This may be a ridiculous question (I’m not a programmer or networking guru).
Are there better ways of adding security to protect a SmartThings Hub from being hacked outside of the hub itself?
In other words, can’t we upgrade other equipment to better protect the V2 hub instead of having to start all over with a V3 hub just to get the security upgrade?
tgauchat
(ActionTiles.com co-founder Terry @ActionTiles; GitHub: @cosmicpuppy)
2
That completely depends on what particular attack vectors you are referring to.
Some of it has to do with the way the keys are issued at the initial join, not anything to do with the messages that are transmitted after they are encrypted.
But the point that a couple of the SmartThings staff have made that some of the updates that you might want to make would require basically resetting your hub completely To factory specs and then loading in all new firmware. You would have to rebuild your entire network from scratch. Including re-joining each individual device. And you still wouldn’t get all of the features that the new V3 has.
So there are things that you can do to improve security on any home automation system (for one, don’t have it share a network with anything else in your home), so just check the forum for the various security threads for those discussions.
As I mentioned in the other thread, there are plans to bring zigbee 3.0 to the Hub v2. The security improvements in zigbee 3.0 are very specific though and functionally you are well off with any SmartThings Hub technology.
Eventually (but not at launch) V3 will be certified for the S2 security framework for Zwave. I’m guessing V2 will not be added to that road map, but I don’t know for sure.

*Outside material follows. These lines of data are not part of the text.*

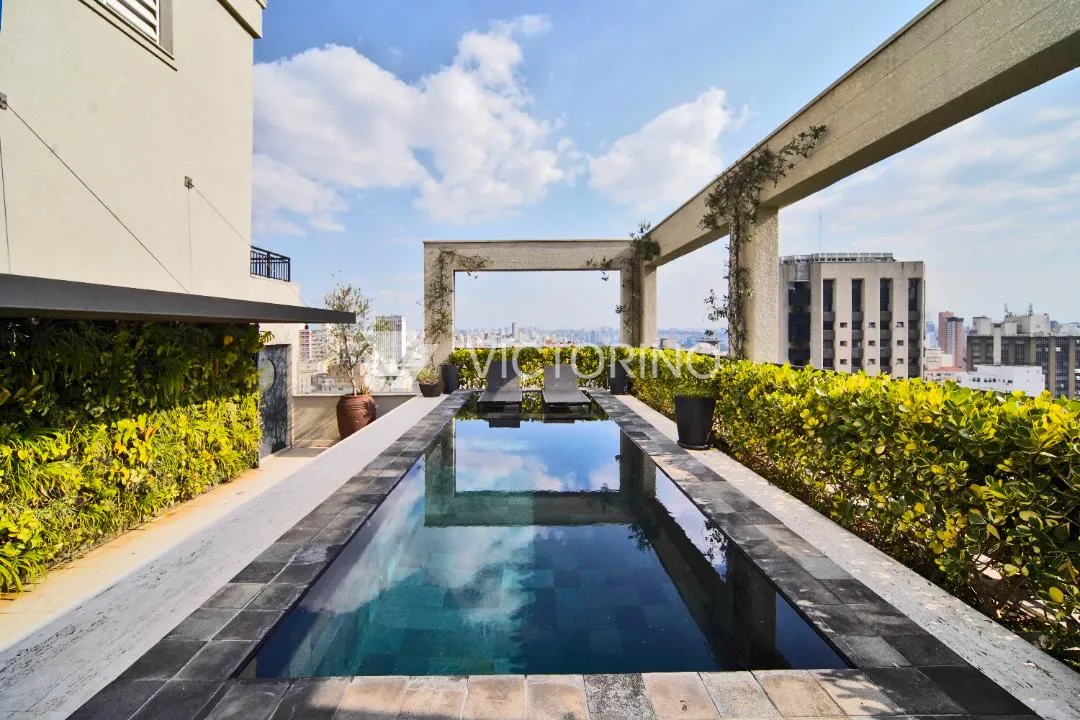 Cobertura com 2 suítes à venda em Jardim América, São Paulo, por R$ 30.000.000 Imagem 2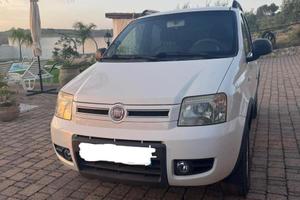 Fiat panda 4x4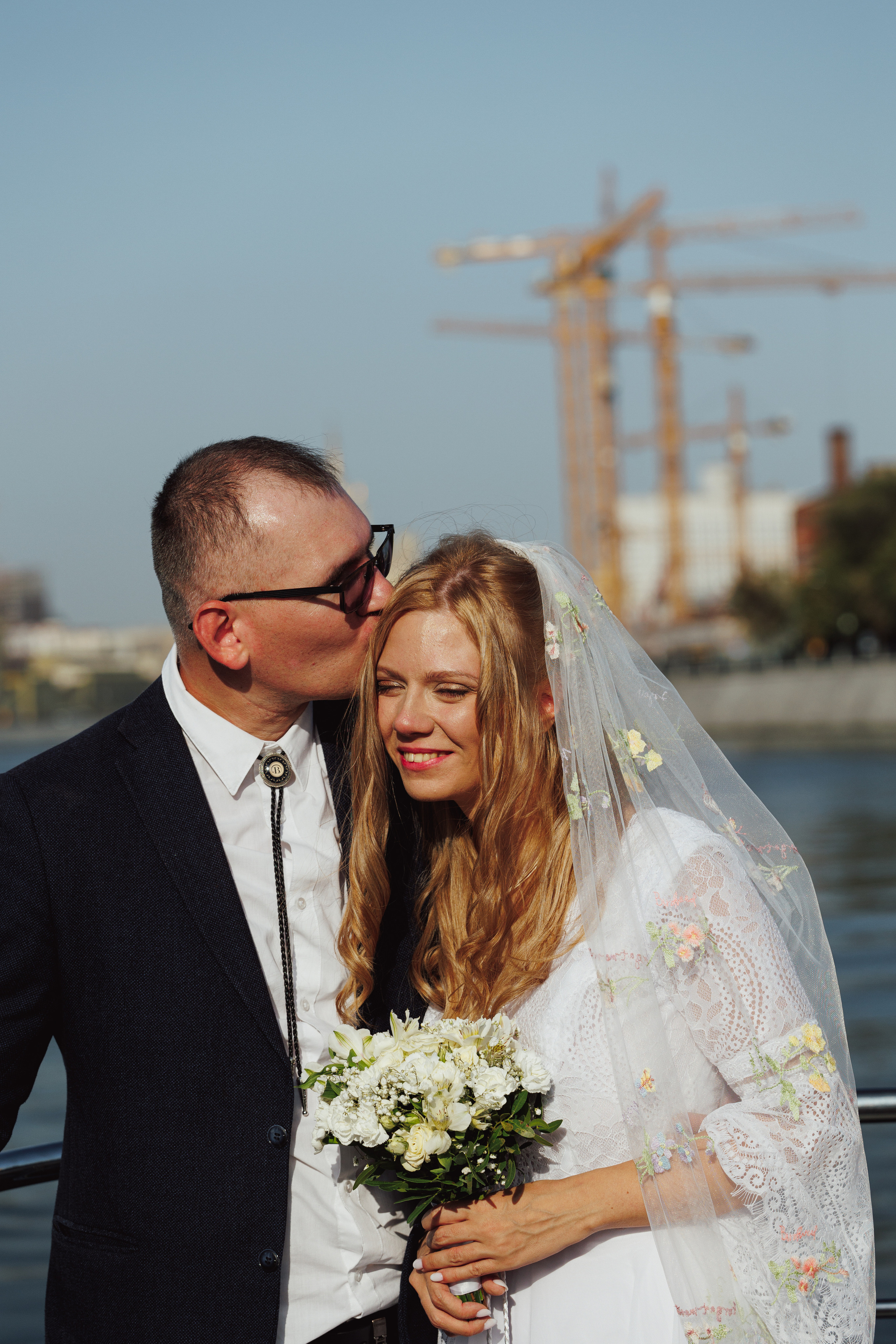 Екатерина и Сергей. Фотограф Алена Артемова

I’m ‘fighting’ adding a Fibaro Roller Shutter 3 to a v2 smartthings hub and noticed that ZWAVE_S0_DOWNGRADE was showing in the IDE for the device
It’s been a real bugger to get paired and I wondered if this might be due to the need to fall back from S2 that the FGR-223 supports to S0 that it will also support but only as a backward compatibility
Could you possibly confirm that v2 hub only supports S0 today and whether there is any news on potential to add S2 either to the v2 hub or the v3 hub
I can see this starting to get a real problem hence need to check and figure out what to do
As I understand it, ZWAVE_S0_DOWNGRADE means the device tried to join with S2 but failed and fell back to S0. As S2 has not been implemented yet, devices that support S2 and join securely will pair with that security level.
So if you’re seeing that, the device supports S2 and securely joined with S0. Does the device function when paired?
The way it works is that the hub will establish the highest level of security connection based on the device and hub’s capabilities. So in this case, your hub does not support S2 yet, so the highest it can establish is S0. In near future, S2 functionality will be enabled and all the devices that do support S2 will be joined as S2 devices.
The Network Security Level determination is sort of wonky, and in in time will get refined to factor in security capabilities of both the hub and the device and determine the correct verbose status.
In the case of ZWAVE_S0_DOWNGRADE, It means that we settled for S0 while one of the parties supports S2 or higher.
The device will function even if joined as S0, while in some rare cases the devices may restrict certain info and functionality based on the security level, but I am not aware of any device that does that.